Case Studies

Case Study I. A full-scale integrated natural system has been used to treat high-strength potato processing water for 2 years [34]. The integrated natural system consists of free water surface and vertical flow wetland, and a facultative storage lagoon. Wetland components were designed for sequential treatment of the wastewater. Wastewater is pumped from a primary clarifier to ten hectares of free water surface wetlands constructed for sedimentation and mineralization of wastewater (W1/W2). The process water from the W1/W2 wetlands is sprayed onto 4 hectares of vertical flow wetland (W3) for oxidation of carbon and nitrogen. These wetlands were filled with 0.9 m of a local sand (D50=2.6 mm) excavated on site.

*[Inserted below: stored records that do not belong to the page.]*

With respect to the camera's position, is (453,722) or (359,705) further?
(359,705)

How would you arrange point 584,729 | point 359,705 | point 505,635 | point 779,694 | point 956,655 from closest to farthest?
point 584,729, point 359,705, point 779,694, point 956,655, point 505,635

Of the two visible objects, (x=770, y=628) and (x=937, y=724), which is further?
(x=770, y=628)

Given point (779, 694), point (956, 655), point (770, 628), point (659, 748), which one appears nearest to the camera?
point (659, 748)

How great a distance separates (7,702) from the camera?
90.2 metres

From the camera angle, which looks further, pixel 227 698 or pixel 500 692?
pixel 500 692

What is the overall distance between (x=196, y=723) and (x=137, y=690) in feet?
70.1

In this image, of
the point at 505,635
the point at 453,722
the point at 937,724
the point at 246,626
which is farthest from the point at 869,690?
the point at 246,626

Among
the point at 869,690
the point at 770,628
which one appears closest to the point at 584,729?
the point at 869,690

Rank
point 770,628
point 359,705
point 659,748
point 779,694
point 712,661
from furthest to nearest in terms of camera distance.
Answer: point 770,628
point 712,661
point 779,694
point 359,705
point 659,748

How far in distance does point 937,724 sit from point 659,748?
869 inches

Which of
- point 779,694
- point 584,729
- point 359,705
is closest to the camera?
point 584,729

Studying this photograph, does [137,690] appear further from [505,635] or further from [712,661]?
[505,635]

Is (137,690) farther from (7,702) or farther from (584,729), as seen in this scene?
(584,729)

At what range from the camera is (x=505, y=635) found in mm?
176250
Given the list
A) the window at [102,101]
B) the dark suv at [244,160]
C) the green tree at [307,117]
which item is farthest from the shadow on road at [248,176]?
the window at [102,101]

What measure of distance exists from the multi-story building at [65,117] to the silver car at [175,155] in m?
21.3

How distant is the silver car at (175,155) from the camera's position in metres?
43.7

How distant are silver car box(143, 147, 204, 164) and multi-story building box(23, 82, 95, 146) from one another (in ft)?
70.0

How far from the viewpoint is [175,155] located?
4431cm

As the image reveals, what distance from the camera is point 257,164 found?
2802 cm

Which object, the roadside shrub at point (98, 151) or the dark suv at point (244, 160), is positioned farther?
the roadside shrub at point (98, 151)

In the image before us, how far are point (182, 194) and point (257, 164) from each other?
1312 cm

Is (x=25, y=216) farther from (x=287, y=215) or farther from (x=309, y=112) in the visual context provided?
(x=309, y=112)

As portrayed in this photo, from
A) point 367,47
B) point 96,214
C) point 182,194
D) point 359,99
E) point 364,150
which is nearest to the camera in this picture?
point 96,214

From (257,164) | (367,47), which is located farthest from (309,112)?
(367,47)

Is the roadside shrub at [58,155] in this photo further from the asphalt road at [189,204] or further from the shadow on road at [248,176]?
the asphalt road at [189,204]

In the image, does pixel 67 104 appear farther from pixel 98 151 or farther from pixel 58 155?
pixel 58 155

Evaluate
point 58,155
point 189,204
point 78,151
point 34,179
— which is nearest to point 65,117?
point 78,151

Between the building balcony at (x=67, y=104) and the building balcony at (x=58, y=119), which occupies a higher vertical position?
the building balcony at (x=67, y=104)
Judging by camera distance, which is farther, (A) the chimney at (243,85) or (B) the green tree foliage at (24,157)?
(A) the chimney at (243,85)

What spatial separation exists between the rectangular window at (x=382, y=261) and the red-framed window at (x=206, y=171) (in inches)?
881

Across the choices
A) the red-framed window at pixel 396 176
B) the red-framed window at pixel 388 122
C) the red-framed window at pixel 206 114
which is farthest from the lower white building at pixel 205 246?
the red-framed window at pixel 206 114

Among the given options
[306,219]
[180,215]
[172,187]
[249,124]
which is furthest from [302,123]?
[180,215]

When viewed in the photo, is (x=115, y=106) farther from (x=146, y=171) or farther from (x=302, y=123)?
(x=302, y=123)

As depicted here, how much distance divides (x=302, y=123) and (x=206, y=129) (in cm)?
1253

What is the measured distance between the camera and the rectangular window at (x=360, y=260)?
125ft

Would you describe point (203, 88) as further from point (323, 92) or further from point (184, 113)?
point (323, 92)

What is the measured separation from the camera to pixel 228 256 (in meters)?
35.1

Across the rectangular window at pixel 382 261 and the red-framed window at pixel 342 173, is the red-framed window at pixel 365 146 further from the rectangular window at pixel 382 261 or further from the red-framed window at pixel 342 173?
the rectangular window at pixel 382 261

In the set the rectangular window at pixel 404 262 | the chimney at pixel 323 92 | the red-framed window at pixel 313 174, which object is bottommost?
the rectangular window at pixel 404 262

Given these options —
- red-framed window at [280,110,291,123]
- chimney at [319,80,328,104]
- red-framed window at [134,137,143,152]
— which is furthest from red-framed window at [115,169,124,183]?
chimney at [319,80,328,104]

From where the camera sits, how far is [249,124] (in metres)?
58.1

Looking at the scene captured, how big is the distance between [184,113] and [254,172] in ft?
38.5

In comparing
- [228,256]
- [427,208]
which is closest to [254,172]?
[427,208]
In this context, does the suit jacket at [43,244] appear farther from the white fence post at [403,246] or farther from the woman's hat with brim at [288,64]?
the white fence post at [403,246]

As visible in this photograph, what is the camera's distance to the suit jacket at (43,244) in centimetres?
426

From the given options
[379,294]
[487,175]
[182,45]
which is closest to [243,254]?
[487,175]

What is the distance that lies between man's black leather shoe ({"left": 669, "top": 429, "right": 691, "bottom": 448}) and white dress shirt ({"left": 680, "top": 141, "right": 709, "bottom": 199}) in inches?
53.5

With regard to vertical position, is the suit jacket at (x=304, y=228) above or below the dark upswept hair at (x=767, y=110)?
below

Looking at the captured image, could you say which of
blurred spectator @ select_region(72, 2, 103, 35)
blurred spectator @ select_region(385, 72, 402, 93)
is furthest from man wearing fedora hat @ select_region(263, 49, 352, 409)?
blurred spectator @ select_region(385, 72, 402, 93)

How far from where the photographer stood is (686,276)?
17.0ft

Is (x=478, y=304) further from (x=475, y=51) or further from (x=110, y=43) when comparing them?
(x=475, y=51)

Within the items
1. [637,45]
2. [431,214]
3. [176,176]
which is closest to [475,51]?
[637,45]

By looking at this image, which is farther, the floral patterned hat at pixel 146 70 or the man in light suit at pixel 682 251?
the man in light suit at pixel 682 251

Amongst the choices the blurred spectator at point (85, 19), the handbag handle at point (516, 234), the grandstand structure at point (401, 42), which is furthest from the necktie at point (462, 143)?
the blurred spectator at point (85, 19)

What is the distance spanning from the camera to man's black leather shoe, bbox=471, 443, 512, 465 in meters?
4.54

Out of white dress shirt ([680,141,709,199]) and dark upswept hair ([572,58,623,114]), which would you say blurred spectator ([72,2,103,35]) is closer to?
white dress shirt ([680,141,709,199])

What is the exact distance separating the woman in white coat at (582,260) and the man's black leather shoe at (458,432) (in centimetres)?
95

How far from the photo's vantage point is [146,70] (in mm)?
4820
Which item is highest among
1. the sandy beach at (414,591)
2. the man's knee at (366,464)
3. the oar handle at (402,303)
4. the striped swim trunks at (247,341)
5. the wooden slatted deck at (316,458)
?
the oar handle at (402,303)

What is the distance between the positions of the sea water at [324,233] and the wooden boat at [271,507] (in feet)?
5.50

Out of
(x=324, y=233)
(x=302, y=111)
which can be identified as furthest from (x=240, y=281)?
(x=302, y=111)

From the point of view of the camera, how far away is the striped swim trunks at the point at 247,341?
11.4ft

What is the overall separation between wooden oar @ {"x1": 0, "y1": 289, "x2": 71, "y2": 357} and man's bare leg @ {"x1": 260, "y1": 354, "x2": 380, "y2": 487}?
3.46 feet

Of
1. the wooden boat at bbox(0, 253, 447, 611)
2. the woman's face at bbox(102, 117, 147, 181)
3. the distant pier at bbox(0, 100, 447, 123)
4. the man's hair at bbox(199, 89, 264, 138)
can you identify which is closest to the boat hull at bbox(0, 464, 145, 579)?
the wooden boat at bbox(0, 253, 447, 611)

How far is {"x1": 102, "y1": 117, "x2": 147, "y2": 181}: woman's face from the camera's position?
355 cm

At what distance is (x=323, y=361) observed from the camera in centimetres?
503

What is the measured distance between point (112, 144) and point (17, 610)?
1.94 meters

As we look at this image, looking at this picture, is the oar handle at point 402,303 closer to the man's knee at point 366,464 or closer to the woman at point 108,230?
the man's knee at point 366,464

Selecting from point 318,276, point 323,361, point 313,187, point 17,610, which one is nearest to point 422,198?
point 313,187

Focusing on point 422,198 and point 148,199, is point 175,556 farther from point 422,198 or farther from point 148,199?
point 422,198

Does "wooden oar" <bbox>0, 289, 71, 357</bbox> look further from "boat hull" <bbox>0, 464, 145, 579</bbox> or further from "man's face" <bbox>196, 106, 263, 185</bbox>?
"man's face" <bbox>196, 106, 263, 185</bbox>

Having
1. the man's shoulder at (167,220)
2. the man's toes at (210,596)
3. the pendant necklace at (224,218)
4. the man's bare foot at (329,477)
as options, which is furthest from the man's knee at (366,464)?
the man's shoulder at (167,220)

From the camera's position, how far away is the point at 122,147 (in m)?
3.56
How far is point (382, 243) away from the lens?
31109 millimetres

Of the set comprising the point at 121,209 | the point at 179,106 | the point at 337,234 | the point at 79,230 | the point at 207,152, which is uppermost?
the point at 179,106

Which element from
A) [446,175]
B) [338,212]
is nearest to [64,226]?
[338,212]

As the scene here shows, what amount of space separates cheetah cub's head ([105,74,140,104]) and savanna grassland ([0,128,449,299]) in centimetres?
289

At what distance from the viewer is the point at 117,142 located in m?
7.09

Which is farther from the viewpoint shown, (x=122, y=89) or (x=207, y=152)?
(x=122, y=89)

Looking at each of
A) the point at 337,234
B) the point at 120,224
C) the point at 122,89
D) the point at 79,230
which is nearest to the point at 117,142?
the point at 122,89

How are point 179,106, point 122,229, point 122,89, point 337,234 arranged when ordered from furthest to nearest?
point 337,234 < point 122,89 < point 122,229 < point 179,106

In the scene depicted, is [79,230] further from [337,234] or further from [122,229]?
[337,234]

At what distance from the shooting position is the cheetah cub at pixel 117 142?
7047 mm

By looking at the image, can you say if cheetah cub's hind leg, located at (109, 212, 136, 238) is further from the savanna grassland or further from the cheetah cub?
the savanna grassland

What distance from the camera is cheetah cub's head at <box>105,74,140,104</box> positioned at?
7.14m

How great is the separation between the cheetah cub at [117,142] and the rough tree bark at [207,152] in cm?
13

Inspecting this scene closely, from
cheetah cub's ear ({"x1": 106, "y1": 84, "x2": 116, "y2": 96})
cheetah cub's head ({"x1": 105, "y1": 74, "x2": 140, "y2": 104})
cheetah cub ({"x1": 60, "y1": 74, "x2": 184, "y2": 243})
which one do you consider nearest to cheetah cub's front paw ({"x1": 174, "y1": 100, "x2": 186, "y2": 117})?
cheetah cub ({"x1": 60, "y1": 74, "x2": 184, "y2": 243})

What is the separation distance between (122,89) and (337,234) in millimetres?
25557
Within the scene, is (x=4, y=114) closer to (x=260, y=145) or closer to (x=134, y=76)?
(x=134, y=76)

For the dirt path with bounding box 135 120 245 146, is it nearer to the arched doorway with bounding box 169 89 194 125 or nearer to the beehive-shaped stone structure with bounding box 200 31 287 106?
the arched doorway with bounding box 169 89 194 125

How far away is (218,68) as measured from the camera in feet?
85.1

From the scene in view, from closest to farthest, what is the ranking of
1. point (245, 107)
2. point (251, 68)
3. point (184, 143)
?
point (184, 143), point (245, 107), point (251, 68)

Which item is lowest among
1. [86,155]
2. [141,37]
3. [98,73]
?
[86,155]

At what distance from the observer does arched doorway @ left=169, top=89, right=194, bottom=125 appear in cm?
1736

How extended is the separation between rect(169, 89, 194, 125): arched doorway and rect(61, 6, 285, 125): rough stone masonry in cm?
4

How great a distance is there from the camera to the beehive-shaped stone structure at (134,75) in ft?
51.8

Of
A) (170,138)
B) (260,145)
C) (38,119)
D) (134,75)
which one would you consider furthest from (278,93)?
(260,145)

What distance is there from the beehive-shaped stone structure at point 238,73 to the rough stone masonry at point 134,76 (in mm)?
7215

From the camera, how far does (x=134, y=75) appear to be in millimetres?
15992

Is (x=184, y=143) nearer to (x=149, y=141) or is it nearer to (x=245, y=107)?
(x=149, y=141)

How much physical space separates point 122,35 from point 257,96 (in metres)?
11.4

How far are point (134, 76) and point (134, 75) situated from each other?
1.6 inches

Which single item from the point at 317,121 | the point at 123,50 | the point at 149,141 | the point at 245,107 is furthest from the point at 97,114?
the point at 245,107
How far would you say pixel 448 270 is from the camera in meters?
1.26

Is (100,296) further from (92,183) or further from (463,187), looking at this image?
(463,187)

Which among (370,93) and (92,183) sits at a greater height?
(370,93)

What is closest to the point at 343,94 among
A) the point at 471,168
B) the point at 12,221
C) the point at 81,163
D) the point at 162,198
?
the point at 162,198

These vertical flow wetlands were operated as intermittent sand filters with duty cycles of 6-72 hours. They were not planted with Phragmites australis due to poor growth when sprayed with the wastewater [15]. Water flows by gravity from the W3 into 2 hectares of denitrifying free water surface wetlands (W4). Raw process water is supplemented to augment denitrification in the wetlands. Treated process water flows into a 0.48 million m3 lagoon (126 million gallon), which provides facultative treatment and storage prior to land application (Fig. 12).

The wetlands were constructed in stages throughout 1994 and 1995 in Connell, Washington. Connell is located centrally in the Colombia Basin, which is an arid agricultural area sustained by irrigation water from the Colombia River. All wetlands were lined with 1.0 mm (40 mil) HDPF liner impregnated with carbon black for UV resistance. All free water surface wetlands had 20-30 cm (8-12 in.) of native soil placed on the liners as soil for Typha sp. and 2 spaces of Scirpus sp.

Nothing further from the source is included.